> EXERCISE BRIEF: Print the part of the passage on equilibrium in structural design that starts at "Thus, if the" and ends at "bound plasticity theorem.", keeping every word unchanged.

> DOCUMENT EXTRACT:
-------
In the now archaic language of Sir Christopher Wren (1660s) the importance of equilibrium in design is stated thus: 

"The design must be regulated by the art of statics, or invention of the centers of gravity, and the duly poising of all parts to equiponderate; without which, a fine design will fail and prove abortive. Hence I conclude, that all designs must, in the first place, be brought to this test, or rejected." Bill Addis, Building: 3000 years of Design Engineering & Construction, Phaidon, 2007 

A more modern and succinct interpretation is provided by Ed Wilson: 

"Equilibrium is Essential, Compatibility is Optional".

 These statements beg the questions: Why is equilibrium so important and why might compatibility be ignored? The answer to these questions lie in the lower bound theorem of plasticity: 

"The only reason why structural designers sleep soundly is the second [lower bound] theorem of plasticity theory. This theorem says that no matter how I designed my structures, they are safe because everything was in equilibrium, nowhere the stresses were too large and I used ductile components and joints."

Thus, if the engineer can invoke the lower bound theorem of plasticity he/she can be satisfied that the design has sufficient strength to take the imposed loads. This requires the engineer's numerical solution to be in equilibrium with the loads and with conventional conforming finite elements (CFE) this is not usually the case. This article, based on, presents a different approach which, through an equilibrium finite element (EFE) formulation, offers the engineer an approach which may be used to satisfy the lower bound plasticity theorem.
-------
Dataset excerpts

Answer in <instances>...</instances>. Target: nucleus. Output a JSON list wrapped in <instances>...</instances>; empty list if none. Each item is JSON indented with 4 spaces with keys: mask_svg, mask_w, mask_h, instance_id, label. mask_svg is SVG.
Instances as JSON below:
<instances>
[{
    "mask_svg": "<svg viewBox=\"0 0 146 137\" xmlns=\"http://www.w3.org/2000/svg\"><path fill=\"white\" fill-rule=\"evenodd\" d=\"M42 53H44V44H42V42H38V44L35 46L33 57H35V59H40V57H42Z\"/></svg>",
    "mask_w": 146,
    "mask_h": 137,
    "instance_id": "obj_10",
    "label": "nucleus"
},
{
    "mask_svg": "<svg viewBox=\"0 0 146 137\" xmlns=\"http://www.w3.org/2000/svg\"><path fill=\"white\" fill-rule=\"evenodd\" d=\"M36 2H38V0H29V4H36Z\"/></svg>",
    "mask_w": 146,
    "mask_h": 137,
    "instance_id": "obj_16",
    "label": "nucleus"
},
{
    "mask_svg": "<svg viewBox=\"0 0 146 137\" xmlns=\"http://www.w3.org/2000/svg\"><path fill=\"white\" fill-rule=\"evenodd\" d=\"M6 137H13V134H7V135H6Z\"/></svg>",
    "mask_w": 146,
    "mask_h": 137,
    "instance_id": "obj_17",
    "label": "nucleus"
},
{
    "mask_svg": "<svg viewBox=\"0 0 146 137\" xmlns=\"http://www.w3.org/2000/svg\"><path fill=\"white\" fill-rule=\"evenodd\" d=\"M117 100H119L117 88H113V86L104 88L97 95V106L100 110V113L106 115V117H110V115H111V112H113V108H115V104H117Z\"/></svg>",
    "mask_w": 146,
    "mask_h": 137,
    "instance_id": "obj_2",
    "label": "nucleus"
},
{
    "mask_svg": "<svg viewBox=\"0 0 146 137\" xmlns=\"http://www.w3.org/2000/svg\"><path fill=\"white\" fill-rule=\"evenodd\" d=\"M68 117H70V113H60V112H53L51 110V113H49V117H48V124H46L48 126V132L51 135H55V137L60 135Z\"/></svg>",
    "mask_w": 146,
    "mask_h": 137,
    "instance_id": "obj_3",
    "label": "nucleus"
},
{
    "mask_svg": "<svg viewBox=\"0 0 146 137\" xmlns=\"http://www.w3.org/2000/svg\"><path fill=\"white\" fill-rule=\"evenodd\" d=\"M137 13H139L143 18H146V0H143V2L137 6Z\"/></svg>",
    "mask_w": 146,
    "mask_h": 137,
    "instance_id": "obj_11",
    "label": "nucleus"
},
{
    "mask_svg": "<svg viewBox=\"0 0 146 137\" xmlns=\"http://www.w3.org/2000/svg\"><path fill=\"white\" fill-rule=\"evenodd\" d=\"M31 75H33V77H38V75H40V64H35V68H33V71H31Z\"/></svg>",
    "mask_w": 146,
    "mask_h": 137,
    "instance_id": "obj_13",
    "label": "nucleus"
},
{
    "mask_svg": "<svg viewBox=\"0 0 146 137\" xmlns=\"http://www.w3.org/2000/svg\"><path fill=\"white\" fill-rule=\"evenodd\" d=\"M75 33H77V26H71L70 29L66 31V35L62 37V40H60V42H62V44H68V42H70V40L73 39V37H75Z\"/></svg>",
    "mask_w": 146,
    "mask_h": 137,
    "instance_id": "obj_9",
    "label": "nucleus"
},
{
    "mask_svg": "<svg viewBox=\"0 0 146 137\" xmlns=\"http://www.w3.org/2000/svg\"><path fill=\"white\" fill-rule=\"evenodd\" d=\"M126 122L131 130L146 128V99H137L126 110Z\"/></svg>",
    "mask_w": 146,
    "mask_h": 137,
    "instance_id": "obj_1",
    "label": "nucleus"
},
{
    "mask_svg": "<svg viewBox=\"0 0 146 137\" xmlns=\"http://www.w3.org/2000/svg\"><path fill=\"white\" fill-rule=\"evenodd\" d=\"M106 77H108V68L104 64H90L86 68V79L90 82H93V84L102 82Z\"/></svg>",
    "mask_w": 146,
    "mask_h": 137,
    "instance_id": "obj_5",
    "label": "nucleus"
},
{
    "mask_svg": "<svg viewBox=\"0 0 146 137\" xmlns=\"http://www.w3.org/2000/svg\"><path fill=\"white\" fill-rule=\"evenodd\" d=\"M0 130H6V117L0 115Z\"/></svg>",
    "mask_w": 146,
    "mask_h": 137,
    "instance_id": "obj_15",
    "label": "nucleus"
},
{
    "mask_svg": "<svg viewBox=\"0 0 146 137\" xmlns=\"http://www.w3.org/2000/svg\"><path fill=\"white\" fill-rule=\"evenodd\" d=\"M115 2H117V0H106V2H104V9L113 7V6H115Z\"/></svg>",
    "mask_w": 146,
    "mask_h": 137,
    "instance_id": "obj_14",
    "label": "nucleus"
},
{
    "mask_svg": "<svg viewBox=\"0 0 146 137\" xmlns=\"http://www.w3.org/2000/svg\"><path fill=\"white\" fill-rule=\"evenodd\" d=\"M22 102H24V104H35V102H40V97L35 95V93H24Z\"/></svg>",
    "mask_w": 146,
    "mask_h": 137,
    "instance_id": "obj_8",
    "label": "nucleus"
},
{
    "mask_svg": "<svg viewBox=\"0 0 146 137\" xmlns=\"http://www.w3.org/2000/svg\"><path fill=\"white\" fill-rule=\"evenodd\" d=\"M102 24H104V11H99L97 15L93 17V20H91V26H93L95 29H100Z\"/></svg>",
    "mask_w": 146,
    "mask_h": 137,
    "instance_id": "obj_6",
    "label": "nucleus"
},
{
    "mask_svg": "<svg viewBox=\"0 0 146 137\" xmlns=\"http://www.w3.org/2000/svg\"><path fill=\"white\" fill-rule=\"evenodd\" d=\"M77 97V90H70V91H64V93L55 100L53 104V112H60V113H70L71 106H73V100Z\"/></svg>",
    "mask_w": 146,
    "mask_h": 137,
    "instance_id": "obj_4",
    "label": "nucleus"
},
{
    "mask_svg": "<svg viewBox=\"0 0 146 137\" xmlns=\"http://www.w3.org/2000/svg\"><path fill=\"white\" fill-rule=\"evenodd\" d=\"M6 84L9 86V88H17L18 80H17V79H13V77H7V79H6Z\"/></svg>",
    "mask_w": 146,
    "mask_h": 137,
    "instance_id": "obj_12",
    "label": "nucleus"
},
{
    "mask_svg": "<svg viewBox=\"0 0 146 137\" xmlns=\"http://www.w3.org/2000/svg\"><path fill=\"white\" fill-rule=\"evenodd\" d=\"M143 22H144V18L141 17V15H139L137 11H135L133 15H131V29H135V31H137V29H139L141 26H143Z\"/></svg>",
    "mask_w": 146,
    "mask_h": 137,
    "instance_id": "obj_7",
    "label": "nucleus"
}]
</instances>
-------
> RESULT BELOW:
Thus, if the engineer can invoke the lower bound theorem of plasticity he/she can be satisfied that the design has sufficient strength to take the imposed loads. This requires the engineer's numerical solution to be in equilibrium with the loads and with conventional conforming finite elements (CFE) this is not usually the case. This article, based on, presents a different approach which, through an equilibrium finite element (EFE) formulation, offers the engineer an approach which may be used to satisfy the lower bound plasticity theorem.